Inderdaad wist hij waar de oudere vrouw woonde die hem ’s nachts had bezocht en een telefoonnummer op zijn muur had achtergelaten. Het gesprek met de jongeman speelde in zijn herinnering, maar ook het abrupte einde. Er zouden geen vreemde relikwieën in het appartement aanwezig mogen zijn, omdat er agenten zijn geweest die alle bijzonderheden zouden hebben meegenomen voor onderzoek. Er was gewoon niets, maar de macht van de oudere vrouw, wier achternaam Ted nog altijd niet kende, was veel groter dan hij had gedacht. Ze moest het boek van Maximiliaan Brouwmeester uit het hoofd hebben geleerd – alle formules en rituelen.
Op de dertiende verdieping passeerde hij hoofdzakelijk keukens en slaapkamers die huishoudens verraadden waarbij de diepe armoede nooit ver weg leek te zijn. Het appartement van de oude vrouw kenmerkte zich door zwaar ogende gordijnen die gesloten waren. Ted belde aan en gedurende een halve minuut gebeurde er niets. Deur ging langzaam open, een mannelijke gedaante verschool zich half in de schemering. In zijn ogen viel de ontzetting te zien die aan het eind van hun gesprek was verschenen. “Kom alsjeblieft binnen,” zei hij.
Ted wachtte niet langer en ging verder. “Waar is de badkamer?”, vroeg hij.
“Laatste deur rechts.”
Hij liep in een lange smalle gang – er waren deuren zonder drempels – heel geschikt voor mensen die afhankelijk waren van rolstoelen. Ted opende de badkamerdeur en probeerde zich geen voorstelling te maken van wat hij daarachter zou aantreffen.

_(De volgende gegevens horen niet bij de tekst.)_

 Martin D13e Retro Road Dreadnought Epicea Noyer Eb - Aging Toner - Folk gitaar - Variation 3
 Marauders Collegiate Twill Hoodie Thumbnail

Zijn rechterhand zocht naar een lichtschakelaar. “Geen licht, mijnheer, als je het licht aandoet, zie je helemaal niets.” Hij gaf geen antwoord, maar duwde de deur weg. Zijn verbeelding toonde hem een kat die was opgehangen aan een lijn die slap omlaag boog. Zoiets was er helemaal niet. Hij ontwaarde verstilde, onbeweeglijke gedaanten die zelfs donkerder waren dan de donkerste nacht. Ook in het bad lag een man in een donker gekleurde, borrelende vloeistof, alsof het kookte. Gezicht stak boven het oppervlak uit dat een bloedhete, klamme hitte weggaf – Ted zag een gezicht dat ondenkbare kwellingen verraadde – een pijn waar je onmogelijk aan zou kunnen wennen.
“Wie zijn die mensen?”
“Ik zou het niet weten, mijnheer.”
De schimmen kwamen langzaam en met uitgestoken armen in zijn richting – hij dacht dat ze hem wilden vastgrijpen, zodat hij voortaan hun gezelschap kon delen. Ted deinsde achteruit en trok de badkamerdeur dicht. Een doffe klap. Geen echo.

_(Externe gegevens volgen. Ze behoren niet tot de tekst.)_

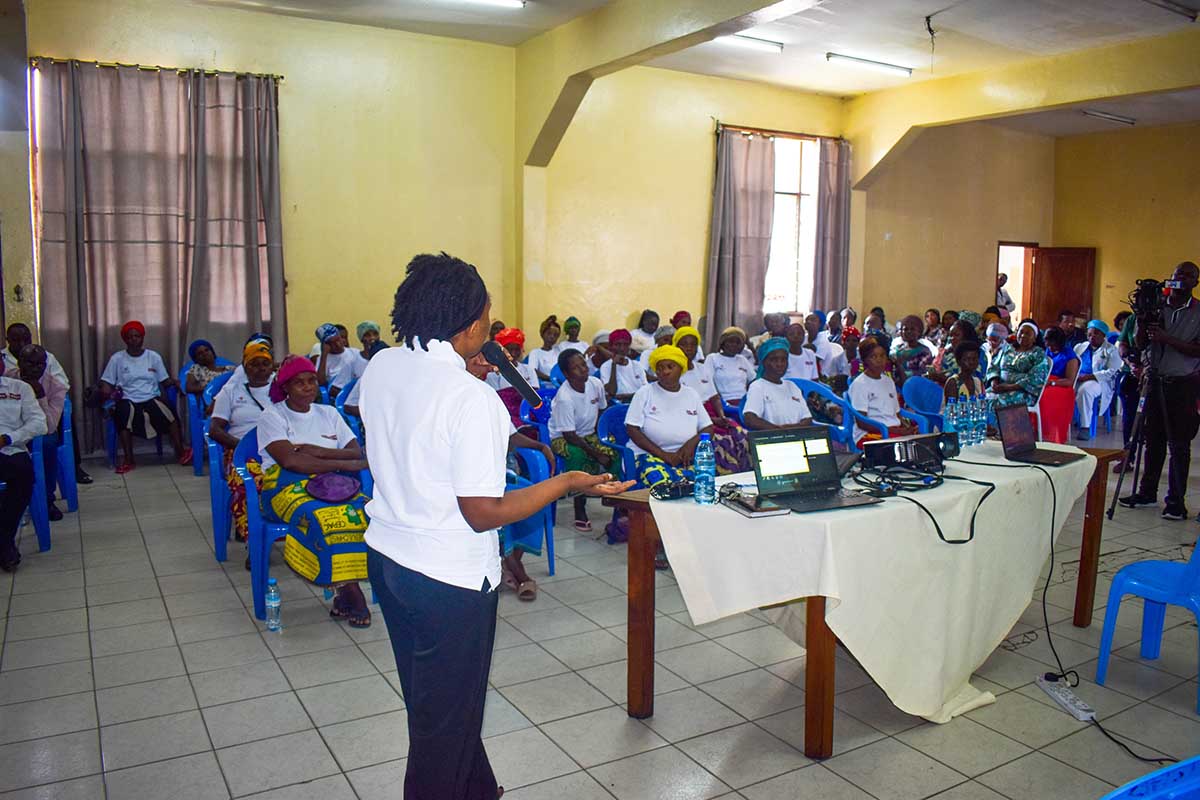 HEAL Africa – JIEFO 2025 : « Sa santé, son droit – Façonner un avenir sans fistule »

“Er ligt een man in bad – het is geen water, maar iets heel anders en het lijkt te koken. Wat is het?”
“Dat heb ik niet gezien – sorry.”
“Ik wil de boekenkast zien.”
“Er is geen boekenkast.”
Ted opende wederom de badkamerdeur, maar zocht ogenblikkelijk de lichtknop – een gloeilamp verspreidde helder lichtgeel licht. Badkamer was leeg. Er waren geen schimmen die geduldig wachtten op een naïeve bewoner. Wat zou er gebeuren als er tijdens het douchen ineens de stroom uitviel? Hij onderdrukte een grijnslach. “Wat is de naam van je tante?” Hij hoorde zichzelf de vraag stellen en herinnerde zich weer dat ze Theodora heette.
“Mijn tante was – is een hippie. Ze noemde zich Moonbeam. Haar echte naam was – .” Hij glimlachte een beetje verlegen, terwijl hij dit zei.

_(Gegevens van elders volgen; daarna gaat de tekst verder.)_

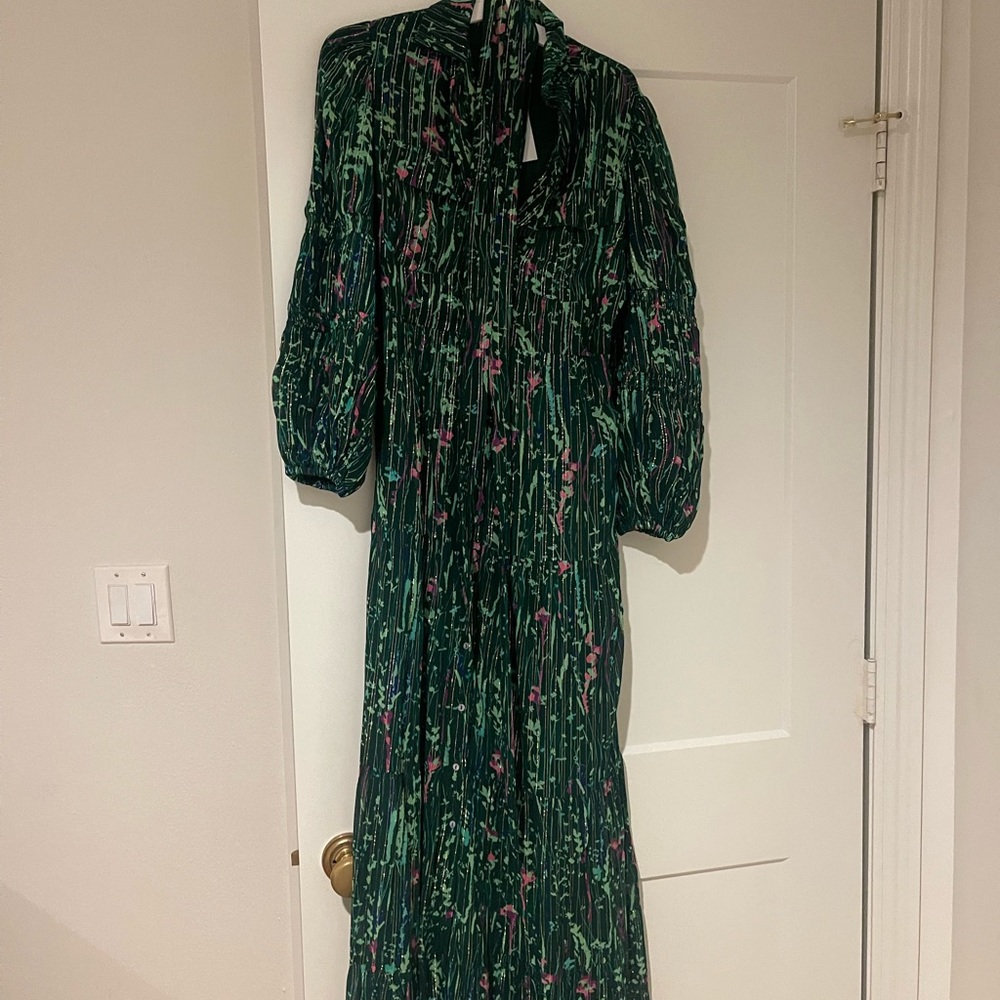 King + Pitt Boo Dress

“Theodora – ze heeft het gezegd – ik heb er niet aan gedacht,” zei Ted.
“O – oké,” zei hij. “Theodora Molenaar.”
“Ik ben benieuwd wat ik moet doen om niet te eindigen als een soort van spook die zijn eeuwen slijt in een badkamer,” zei Ted. Hoe kon hij weten dat de geesten, die zich in de badkamer verborgen, voorgangers van Moonbeam en hemzelf moesten zijn? Hij beschouwde zich als een erfgenaam. Welke misdaad moest je begaan om te eindigen in een bad vol kokende – ja – wat was het eigenlijk? Er lag geen aanwijzing die hem de zekerheid gaf dat hij gelijk had en toch geloofde hij het. Daarom kende hij het adres van de mevrouw die zich Moonbeam noemde en om dezelfde reden stond hij hier. Er daagde een nieuwe gedachte. Ted zou binnenkort optreden als bewaker van dit ondode gezelschap dat zich in de licht verborg. “Je probleem is tijdelijk,” zei hij, “ze zullen verdwijnen, zodra je tante komt te overlijden.”
“En dan?”
“ – Is het mijn probleem.”
“Het idee, dat je constant bespiedt wordt, lijkt me erg vervelend,” zei hij. Ted bedacht dat hij de naam van zijn gastheer niet wist en hij miste er weinig aan. Binnen enkele ogenblikken ging hij weg en zou hij het boek thuis bestuderen, omdat hij de vloek, die op zijn schouders neer dreigde te komen, wilde stoppen.
“Ik weet voldoende,” zei Ted.
“Dus ze gaan allemaal weg?”, vroeg hij.
“Je zult het weten als je tante is overleden.”
“Maar dat kan nog heel lang duren.”
“Ik hoop het.”
“Mijn ouders willen de huur nog niet opzeggen, maar wat moet ik doen als ze dat wel het plan doorzetten?”
Ted overwoog een antwoord. Het was zijn probleem niet eens. Hij had heel andere problemen.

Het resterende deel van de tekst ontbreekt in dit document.